Suppose you want to test the hypothesis that women with tall mothers are different than women with less tall mothers. We’ll use our Psych 315 data and divide the students into women with mothers that are taller and shorter than the median of of 64 inches (5 feet 4 inches). The height of the 55 women with tall mothers has a mean of 65.9273 inches and a standard deviation of 2.5953 inches. The height of the 63 women with less tall mothers has a mean of 63.6349 inches and a standard deviation of 2.5546 inches. Are these heights significantly different? Use alpha = 0.01.

Since our sample sizes are different, we have to use the more complicated formula for the pooled standard error of the mean:

\(s_{p} = \sqrt{\frac{(n_{x}-1)s_{x}^{2}+(n_{y}-1)s_{y}^{2}}{(n_{x}-1)+(n_{y}-1)}} = \sqrt{\frac{(55-1)(2.5953)^{2}+(63-1)(2.5546)^{2}}{(55-1)+(63-1)}} = 2.5736\)

\(s_{\bar{x}-\bar{y}} = s_{p}\sqrt{\frac{1}{n_{x}} + \frac{1}{n_{y}}} = 2.5736\sqrt{\frac{1}{55} + \frac{1}{63}} = 0.4749\)

Our t-statistic is

\(t = \frac{\bar{x} - \bar{y}}{s_{\bar{x}-\bar{y}}}=\frac{65.9273 - 63.6349}{0.4749} = 4.8267\)

Using R’s pt function, the p-value for this two-tailed test is:

## [1] "2*(1-pt(abs(4.8267),116))"
## [1] 4.268748e-06

Our p-value is less is than \(\alpha\) = 0.01. We therefore reject \(H_{0}\) and conclude that the mean height height of the women with tall mothers height is statistically different from the heights of height of the women with less tall mothers height.

9.4 Using R’s t.test from the data

This was all done by hand with the given means and standard deviations.

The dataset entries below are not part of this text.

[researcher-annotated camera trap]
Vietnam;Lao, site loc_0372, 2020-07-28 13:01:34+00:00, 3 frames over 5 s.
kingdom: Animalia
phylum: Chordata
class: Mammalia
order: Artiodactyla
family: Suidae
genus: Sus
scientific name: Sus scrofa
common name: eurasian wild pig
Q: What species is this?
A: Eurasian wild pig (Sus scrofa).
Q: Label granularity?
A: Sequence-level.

Now we’ll use R to load in the data set and conduct the test using R’s t.test function. First we load in the survey data and pull out the heights of the mothers of the students that identify as women, which are in the field ‘mheight’

survey <- read.csv("http://www.courses.washington.edu/psy315/datasets/Psych315W21survey.csv")
mheight <- survey$mheight[!is.na(survey$mheight) & survey$gender=="Woman" ]

Next, we’ll find the median of the mother’s height and divide the women’s heights into two groups, the variable x will hold the heights of the women with mother’s heights are greater than the median, and y will hold the heights of the women less than or equal to the median:

# Find the heights of the women students who's mother's aren't NA's:
height <- survey$height[!is.na(survey$mheight) & survey$gender=="Woman"]

# Find the heights of students that identify as women who's mothers are taller than the median.  Call them 'x'
x <- na.omit(height[mheight>median(mheight)])

# Find the heights of students that identify as women who's mother's heights are less than or equal to the median.  Call them 'y'
y <- na.omit(height[mheight<=median(mheight)])

Now we’re ready for t.test. If you send in both x and y, t.test assumes that we’re running a two-sample independent measures t-test. The var.equal = TRUE tells R to use the pooled standard deviation formula. If var.equal = FALSE, t.test runs the Welch Two Sample t-test I’ll describe later.

out <- t.test(x,y,alternative = "two.sided",var.equal = TRUE,alpha = .01)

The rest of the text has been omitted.